Tanpa sepengetahuan bulan, pelangi dan lelaki tua itu, dari dalam Sarah melihat keluar dan betapa kagetnya dia begitu mengenali siapa lelaki berpakaian lusuh, gembel, yang sedang menyantap makanan ditemani oleh putri-putrinya.


"Alex !" desis sarah dengan mata membelalak.


"celaka, bagaimana dia bisa berada di sini ? dan kenapa keadaannya jadi seperti itu ? ah, peduli dengan keadaannya? yang harus ku khawatirkan adalah putri-putriku, jangan sampai lelaki itu tahu siapa putri-putriku yang sebenarnya." lirih Sarah menatap tajam kearah luar.


"setelah selesai makan, bapak mandi ya!" tambah bulan.


"iya pak, supaya tubuh bapak bersih dan segar." ujar pelangi lagi.


"apa? bulan dan pelangi menyuruh dia mandi? oh celaka, tidak! dia tidak boleh tahu kalau aku adalah ibu dari mereka! sebelum dia masuk sebaiknya aku suruh Elvi untuk menyuruh lelaki itu pergi dari sini." bergegas Sarah menuju ke dalam menemui salah seorang pembantunya.


"Elvi!" panggil Sarah.


"iya Nyonya!" jawab pembantu nya dan berjalan mendekati Nyonya nya.


"setelah lelaki yang ada di teras rumah selesai makan, suruh dia langsung pergi saja."ujar Sarah melirik dari arah jendela dapur.


"bagaimana kalau non bulan dan non pelangi melarang nyonya?" tutur Elvi, sebab dia tahu sifat baik anak majikan nya itu.


"bilang disuruh mama!" ujar Sarah lagi menunjuk kearah nya.


"baik nyonya." ujar Elvi patuh.


"ini uang! serahkan pada lelaki itu dan suruh dia secepatnya pergi dari sini." tutur Sarah dengan memberikan beberapa lembar uang berwarna merah kepada pembantu nya.


"baik Nyonya." jawab pembantu nya,dengan wajah menunjukkan ke tidak mengertian.


"cepat kau ke teras, dan katakan pada lelaki itu agar setelah selesai makan langsung pergi saja!" ujar Sarah sedikit mendesak.

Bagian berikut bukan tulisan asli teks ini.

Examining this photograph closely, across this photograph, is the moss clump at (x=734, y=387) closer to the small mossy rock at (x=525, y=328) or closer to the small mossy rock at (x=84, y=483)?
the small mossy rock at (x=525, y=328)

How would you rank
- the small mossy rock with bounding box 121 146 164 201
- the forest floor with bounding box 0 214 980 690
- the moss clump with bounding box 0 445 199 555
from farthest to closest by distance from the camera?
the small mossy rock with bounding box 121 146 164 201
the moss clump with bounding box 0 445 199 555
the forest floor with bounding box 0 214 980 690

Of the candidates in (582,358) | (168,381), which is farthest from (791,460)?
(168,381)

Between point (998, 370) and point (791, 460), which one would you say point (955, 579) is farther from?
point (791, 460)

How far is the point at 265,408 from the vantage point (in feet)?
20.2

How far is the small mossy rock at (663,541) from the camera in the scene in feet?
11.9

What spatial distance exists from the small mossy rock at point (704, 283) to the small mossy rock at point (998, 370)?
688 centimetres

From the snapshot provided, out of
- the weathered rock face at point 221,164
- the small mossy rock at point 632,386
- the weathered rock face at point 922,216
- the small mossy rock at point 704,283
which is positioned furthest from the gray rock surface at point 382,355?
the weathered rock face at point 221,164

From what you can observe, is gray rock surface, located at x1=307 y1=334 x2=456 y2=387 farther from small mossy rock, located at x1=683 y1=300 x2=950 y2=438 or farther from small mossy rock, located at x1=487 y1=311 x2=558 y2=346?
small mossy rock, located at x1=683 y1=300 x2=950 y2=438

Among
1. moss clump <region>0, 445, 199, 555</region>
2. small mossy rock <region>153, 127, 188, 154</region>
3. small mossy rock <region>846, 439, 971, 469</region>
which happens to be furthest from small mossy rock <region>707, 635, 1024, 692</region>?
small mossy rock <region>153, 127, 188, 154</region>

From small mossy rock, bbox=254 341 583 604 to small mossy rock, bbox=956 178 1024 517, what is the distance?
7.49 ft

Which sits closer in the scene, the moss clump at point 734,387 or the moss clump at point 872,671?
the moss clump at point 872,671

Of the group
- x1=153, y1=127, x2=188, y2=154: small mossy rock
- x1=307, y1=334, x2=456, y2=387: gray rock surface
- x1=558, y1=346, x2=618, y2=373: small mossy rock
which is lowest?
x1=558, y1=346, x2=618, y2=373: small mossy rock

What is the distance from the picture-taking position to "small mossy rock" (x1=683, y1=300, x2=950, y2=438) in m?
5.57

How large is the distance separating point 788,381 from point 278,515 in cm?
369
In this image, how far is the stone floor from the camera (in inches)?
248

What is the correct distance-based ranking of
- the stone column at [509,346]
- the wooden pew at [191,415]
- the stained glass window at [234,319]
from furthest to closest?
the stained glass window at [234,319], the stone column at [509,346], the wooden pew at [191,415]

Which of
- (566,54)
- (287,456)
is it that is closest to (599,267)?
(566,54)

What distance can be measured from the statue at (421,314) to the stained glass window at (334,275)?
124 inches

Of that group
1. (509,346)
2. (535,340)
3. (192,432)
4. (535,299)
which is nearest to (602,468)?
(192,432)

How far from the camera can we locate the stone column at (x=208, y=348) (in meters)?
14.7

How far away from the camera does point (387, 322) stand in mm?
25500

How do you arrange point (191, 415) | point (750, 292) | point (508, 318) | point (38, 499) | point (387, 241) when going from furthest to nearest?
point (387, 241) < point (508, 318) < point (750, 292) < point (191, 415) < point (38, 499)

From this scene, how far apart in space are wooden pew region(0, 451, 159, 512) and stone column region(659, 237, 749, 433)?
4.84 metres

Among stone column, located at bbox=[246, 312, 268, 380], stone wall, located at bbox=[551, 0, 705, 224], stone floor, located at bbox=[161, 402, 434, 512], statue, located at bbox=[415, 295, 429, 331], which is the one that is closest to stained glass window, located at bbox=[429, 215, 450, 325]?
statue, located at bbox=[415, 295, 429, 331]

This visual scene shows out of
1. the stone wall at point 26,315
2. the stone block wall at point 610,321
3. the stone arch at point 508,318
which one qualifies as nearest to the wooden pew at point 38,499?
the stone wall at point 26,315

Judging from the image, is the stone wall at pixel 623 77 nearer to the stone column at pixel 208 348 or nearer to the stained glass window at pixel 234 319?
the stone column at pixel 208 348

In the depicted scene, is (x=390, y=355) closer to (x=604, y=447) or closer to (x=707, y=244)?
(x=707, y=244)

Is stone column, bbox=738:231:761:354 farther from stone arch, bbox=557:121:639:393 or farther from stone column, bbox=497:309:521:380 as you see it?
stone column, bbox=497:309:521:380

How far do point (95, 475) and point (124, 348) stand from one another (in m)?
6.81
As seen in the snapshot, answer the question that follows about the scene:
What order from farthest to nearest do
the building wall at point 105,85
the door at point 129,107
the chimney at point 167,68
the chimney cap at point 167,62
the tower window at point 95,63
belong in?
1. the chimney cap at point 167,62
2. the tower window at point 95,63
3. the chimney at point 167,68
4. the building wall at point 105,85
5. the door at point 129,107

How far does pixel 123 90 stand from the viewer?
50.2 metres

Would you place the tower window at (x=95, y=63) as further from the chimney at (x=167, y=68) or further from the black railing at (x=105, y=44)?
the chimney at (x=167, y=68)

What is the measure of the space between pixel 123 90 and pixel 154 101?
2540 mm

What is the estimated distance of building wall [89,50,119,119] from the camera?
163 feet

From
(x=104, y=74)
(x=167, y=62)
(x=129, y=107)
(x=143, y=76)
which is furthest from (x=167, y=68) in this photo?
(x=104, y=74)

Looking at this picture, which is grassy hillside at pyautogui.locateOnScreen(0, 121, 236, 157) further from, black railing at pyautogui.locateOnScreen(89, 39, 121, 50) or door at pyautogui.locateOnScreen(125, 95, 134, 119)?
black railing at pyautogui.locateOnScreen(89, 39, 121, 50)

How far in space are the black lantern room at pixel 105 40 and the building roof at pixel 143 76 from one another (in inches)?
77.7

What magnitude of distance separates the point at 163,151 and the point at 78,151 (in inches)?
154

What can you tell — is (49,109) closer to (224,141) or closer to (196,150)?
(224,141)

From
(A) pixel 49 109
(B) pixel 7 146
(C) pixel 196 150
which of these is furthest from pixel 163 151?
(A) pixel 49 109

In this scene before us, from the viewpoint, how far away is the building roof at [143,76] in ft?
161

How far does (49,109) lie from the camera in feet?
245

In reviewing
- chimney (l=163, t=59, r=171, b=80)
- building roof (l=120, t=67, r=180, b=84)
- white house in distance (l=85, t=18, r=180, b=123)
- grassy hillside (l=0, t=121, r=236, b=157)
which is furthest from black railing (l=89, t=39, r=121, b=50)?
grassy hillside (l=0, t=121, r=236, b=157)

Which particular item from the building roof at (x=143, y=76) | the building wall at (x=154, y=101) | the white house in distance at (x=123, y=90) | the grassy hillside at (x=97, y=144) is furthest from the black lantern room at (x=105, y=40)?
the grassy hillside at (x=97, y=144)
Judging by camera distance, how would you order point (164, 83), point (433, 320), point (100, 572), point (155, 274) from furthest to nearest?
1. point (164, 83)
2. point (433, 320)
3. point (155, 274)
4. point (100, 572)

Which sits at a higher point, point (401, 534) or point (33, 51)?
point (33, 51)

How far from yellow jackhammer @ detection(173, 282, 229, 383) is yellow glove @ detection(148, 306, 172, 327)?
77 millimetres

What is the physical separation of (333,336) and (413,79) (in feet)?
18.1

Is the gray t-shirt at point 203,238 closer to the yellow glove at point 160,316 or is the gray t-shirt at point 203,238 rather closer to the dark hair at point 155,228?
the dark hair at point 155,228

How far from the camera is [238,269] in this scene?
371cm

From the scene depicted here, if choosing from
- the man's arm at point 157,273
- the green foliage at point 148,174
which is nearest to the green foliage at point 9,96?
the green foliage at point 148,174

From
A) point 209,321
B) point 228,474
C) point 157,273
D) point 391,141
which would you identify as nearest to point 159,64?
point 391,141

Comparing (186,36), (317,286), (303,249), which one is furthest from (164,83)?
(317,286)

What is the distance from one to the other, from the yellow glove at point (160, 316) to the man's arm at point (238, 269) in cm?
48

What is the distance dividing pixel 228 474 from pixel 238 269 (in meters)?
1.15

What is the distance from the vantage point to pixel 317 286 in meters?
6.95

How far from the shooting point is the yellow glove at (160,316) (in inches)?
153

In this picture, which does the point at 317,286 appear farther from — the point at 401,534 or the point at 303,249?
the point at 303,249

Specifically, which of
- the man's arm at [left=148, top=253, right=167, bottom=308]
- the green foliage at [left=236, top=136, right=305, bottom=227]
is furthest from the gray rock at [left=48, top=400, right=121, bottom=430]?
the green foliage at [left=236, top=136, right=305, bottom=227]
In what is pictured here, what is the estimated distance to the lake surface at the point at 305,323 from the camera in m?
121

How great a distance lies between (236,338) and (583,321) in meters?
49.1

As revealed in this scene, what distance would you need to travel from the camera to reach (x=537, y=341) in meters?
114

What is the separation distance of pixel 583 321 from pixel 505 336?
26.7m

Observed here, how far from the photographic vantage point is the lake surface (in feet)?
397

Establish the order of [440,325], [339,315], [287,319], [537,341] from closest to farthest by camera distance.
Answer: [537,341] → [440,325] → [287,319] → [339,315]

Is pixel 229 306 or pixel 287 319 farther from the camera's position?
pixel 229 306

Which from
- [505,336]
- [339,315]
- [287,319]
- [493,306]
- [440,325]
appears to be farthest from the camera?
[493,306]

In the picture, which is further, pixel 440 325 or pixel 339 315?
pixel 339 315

"baik nyonya." Elvi pun menurut dan segera dia menuju ke arah depan rumah, di mana Pelangi, bulan dan Alex masih berada.


"ada apa mbak ?" tanya bulan.


"anu non, kata Nyonya setelah bapak ini selesai makan, suruh langsung pergi saja! ini Nyonya memberikan uang untuk bapak ini." Elvi pun menyerahkan uang beberapa lembar ratusan ribu kepada bulan.


"Ada apa memangnya?"


"iya, kenapa memangnya mbak ?" tanya bulan dan pelangi tak mengerti, sambil memandang ke wajah lelaki setengah baya itu, yang dipandang pun menunjukkan rasa heran.


"saya juga tak tahu non, tapi kayak nya Nyonya tampaknya gelisah sekali setelah melihat bapak ini." tutur Elvi memberitahu.


"gelisah?"


"iya non." jawab Elvi.


"apa mama mengenal bapak ini ?"tanya bulan.


"kenapa mama bisa seperti itu? tidak seperti biasanya." ujar pelangi kebingungan.


"siapa nama mamanya non ?" tanya Alex seketika.


"Sarah." lirih bulan.


"Sarah? dia nama mama nya non ?" ujar Alex terbelalak.


"iya pak, nama mama kita Sarah."sambung pelangi.


"apa bapak mengenal mama?" tanya bulan lagi.


"eh eh ti-dak sa-saya ti-tidak kenal, baiklah saya permisi non, terima kasih atas semua yang telah non berikan." Alex pun berdiri dan berjalan meninggalkan dua putri nya.


"eh, pak mau kemana ?" panggil pelangi berjalan menyusul lelaki itu.


"pak, bapak kenapa pergi ?" tanya bulan lagi dan berdiri mengekor lelaki itu.


"saya harus secepatnya pergi non." tutur lelaki itu, melepaskan diri saat di hadang oleh bulan dan pelangi.


"kenapa ?" tanya bulan kebingungan.


"ada apa pak ?" tanya pelangi lagi.


Lelaki itu tak menjawab dia terus saja melangkah pergi meninggalkan bulan dan pelangi yang berdiri tak mengerti dengan apa yang sebenarnya terjadi, namun kemudian dengan rasa heran bulan dan pelangi pun masuk ke dalam rumah menemui mamanya.


"mah, ada apa sebenarnya? kenapa mama mengusirnya, dia butuh pertolongan kita ma, dan papa menyuruh kita agar membantu siapa saja orang yang membutuhkan pertolongan kita!" ucap bulan meminta penjelasan mama nya.


"iya ma, kasihan bapak itu! dia luntang lantung nggak punya keluarga di jalanan, dan dia juga sangat membutuhkan pertolongan kita."sambung pelangi lagi.


"ya, papamu benar! tetapi tidak untuk dia." hardik Sarah.


"Kenapa memangnya ma? apa mama mengenal dia?" tanya bulan lagi.


"kenapa mama sampai membenci lelaki itu seperti itu, apa salahnya ma?" tanya pelangi lagi.


Namun bukan nya menjawab, Sarah pun berjalan pergi meninggalkan kedua putri nya yang penuh kebingungan.


"kak, apa yang sebenarnya terjadi?" tanya pelangi menatap kakak nya.


"kakak juga tidak tau dek." ujar bulan sama bingung nya.